The local food is a chimera, part Tuscan, part Asian, Turkish, Southern, and Mediterranean. Most restaurant staff is fond of saying “here we do things a little different.” Menus are mostly in QR codes, much to the agony of the many older residents. The popular restaurants that are pushed out with the word “authentic” are victims of the swell, with lines upon lines of people. Despite living nearly all my life here, I rarely go to the famous “authentic” restaurants, especially not since the swell.
No, I go to the ghost mall.
If Chapel Hill is a broken leg healing wrong, University Mall is a wound that has been picked at so hard that it will never heal. It has been picked at for so long, no one even remembers what the original wound was caused by. The mall is 90 percent dead tissue today with just a theater, gym, and two restaurants having much life.
My favorite local restaurant is Asian fusion, opening up on the ashes of my old favorite restaurant that closed down like any other business who dare to open at this mall. The body count is incredibly high, and at this point I’m almost proud of the mall for being so depraved. There was Bear Rock Café, a coffee shop with hideous antler chandeliers and giant fireplaces. Then there was the Dillards where I bought my high school graduation dress. Roses sold a little bit of everything. There was candy shop when I was little, and its death hit me especially hard. The shoe store is gone, and replaced with nothing. The pet store was a favorite, and it has been long gone. Chick-Fil-A clung to life for a very long time, but it too eventually succumbed to the ghost mall curse. I was actually surprised when Southern Seasons died, it had a great selection of goods and my cousin even sold cookies with them. GameStop turned into a lingerie store, then a sports store, and then emptiness.

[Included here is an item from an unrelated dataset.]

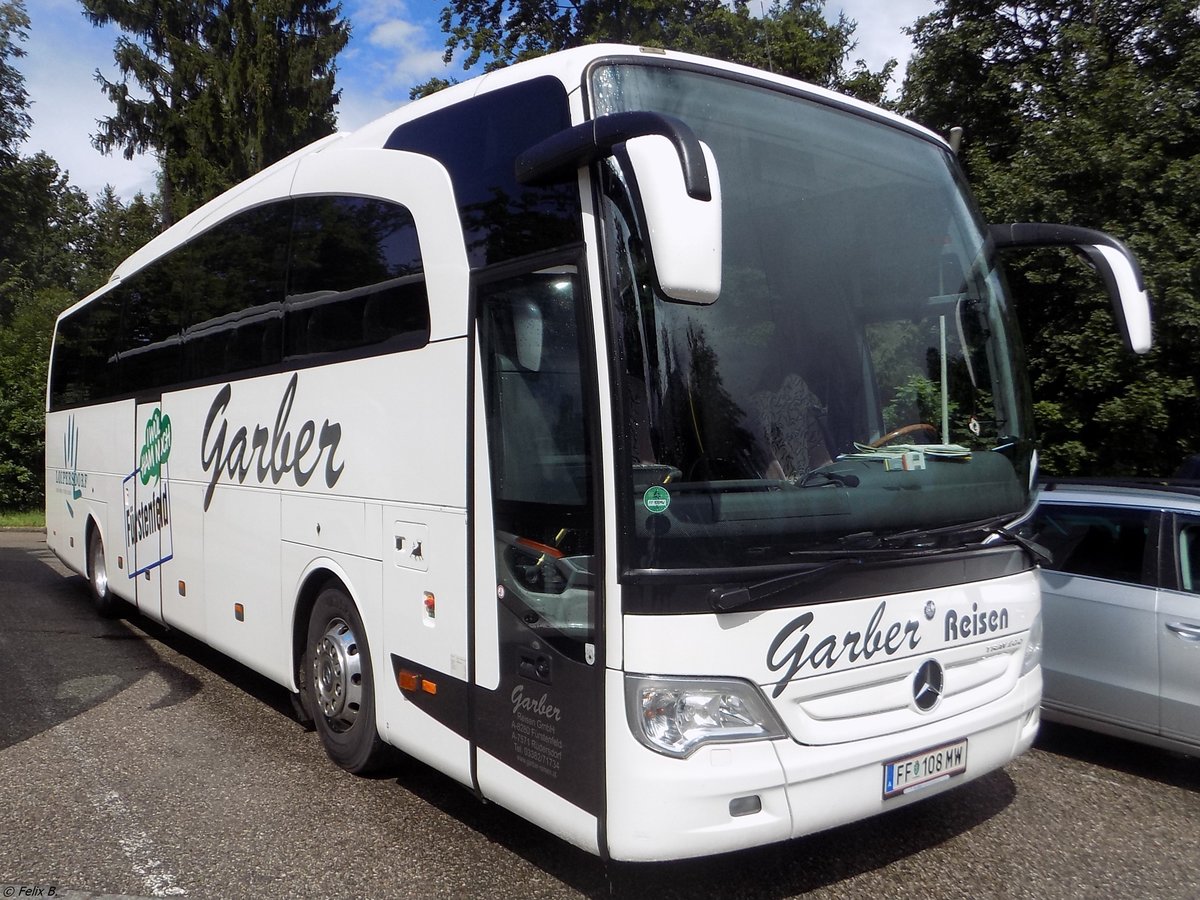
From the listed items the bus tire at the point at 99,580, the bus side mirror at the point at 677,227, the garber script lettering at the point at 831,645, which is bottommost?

This cursed mall even as a Wikipedia page. It was renamed “University Place” as though that can shed the skin of its past. It opened in 1973 with 78 stores. Now it is near empty and sits on the swelling town like a sad beached whale.
I go into my favorite Asian fusion restaurant, one of the last bastions of this dying crater. The swell has begun to gaze upon this beautiful wicked place. Perhaps this new Asian fusion is part of the swell after all, and I have unknowingly been conscripted to its mission in my love of rice and cocktails. I don’t know who will win, a ghost mall or this swell.

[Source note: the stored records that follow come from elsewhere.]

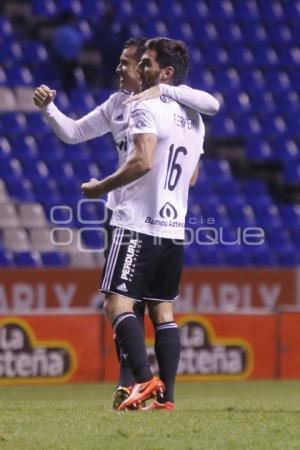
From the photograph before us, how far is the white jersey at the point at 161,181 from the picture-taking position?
6.26m

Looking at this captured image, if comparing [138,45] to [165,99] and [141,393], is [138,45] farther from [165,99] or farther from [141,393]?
[141,393]

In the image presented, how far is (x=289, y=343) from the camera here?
471 inches

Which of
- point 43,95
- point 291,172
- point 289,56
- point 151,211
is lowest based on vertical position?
point 151,211

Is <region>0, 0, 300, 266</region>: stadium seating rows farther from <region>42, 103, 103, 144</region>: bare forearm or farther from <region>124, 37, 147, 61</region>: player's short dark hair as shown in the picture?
<region>124, 37, 147, 61</region>: player's short dark hair

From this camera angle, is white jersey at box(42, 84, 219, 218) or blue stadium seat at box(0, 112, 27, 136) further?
blue stadium seat at box(0, 112, 27, 136)

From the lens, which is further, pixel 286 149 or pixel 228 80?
pixel 228 80

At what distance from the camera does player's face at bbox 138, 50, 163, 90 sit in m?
6.34

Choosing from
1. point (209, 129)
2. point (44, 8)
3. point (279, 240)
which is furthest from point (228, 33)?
point (279, 240)

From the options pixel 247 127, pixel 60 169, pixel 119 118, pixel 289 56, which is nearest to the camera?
pixel 119 118

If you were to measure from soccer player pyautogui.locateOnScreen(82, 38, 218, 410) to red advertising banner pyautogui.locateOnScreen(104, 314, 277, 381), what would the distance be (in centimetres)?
506

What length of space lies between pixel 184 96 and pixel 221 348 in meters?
5.74

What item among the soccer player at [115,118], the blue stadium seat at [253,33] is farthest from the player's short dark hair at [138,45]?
the blue stadium seat at [253,33]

“Is this your first time with us?”
I shake my head. So far from the first time. They don’t know they are just reskinned with old bones only I can see. I can still see a low ceiling, people crowding the parking lot at Christmas time, and the toy store where I bought beanie babies. I remember gym treadmills were once aisles of cheap shirts and that the restaurant too expensive to eat at was once a place I stood naked, picking at my adolescent face in a mirror before trying on Dillard dresses.
If I had said yes, it’s my first time, they’d say, “Ah, well you should know, here we do things a little bit different.” By that, they just mean the food comes out in the order is ready. It’s really not that exciting. I know what’s different, and how they serve me is the least different thing in this entire town.
Yesterday, on the neighborhood listserv, I heard University Mall was getting rid of its garbage and recycling units. This swell so consuming, even garbage is no longer welcome on the land. It’s all according to the swell’s plan for the mall, an outdoor mall, gentrified into specialty shops and condos. Today, I saw an email added to the neighborhood’s subconscious, “You drive like shit, I will find you.” The swell is getting to people, the roads are now clogged arteries and our basic homes can sell for half a million while we get hit by cars. Now is the time to sell, the time to get out.
Not me though. I’m here to stay, to take the role of ghost. Part of me believes the swell wants me to leave; it wants to replace me and make me empty just like the mall. That’s too bad, the ghost is here, and she dreams of crumbling condos.
Allison Stalberg is a 28-year-old pop culture journalist pursuing an MFA in Fiction at Southern New Hampshire University. Her works include her self-published fantasy book, Wander, a sci-fi love story in Outposts of Beyond, and over 500 journalism articles on film and video games. In Bolivia with Partners of the Americas and in the states with the American Friends Service Committee, she has taught fiction writing and journalism classes to youth. She lives where she grew up, in North Carolina with her husband and cats.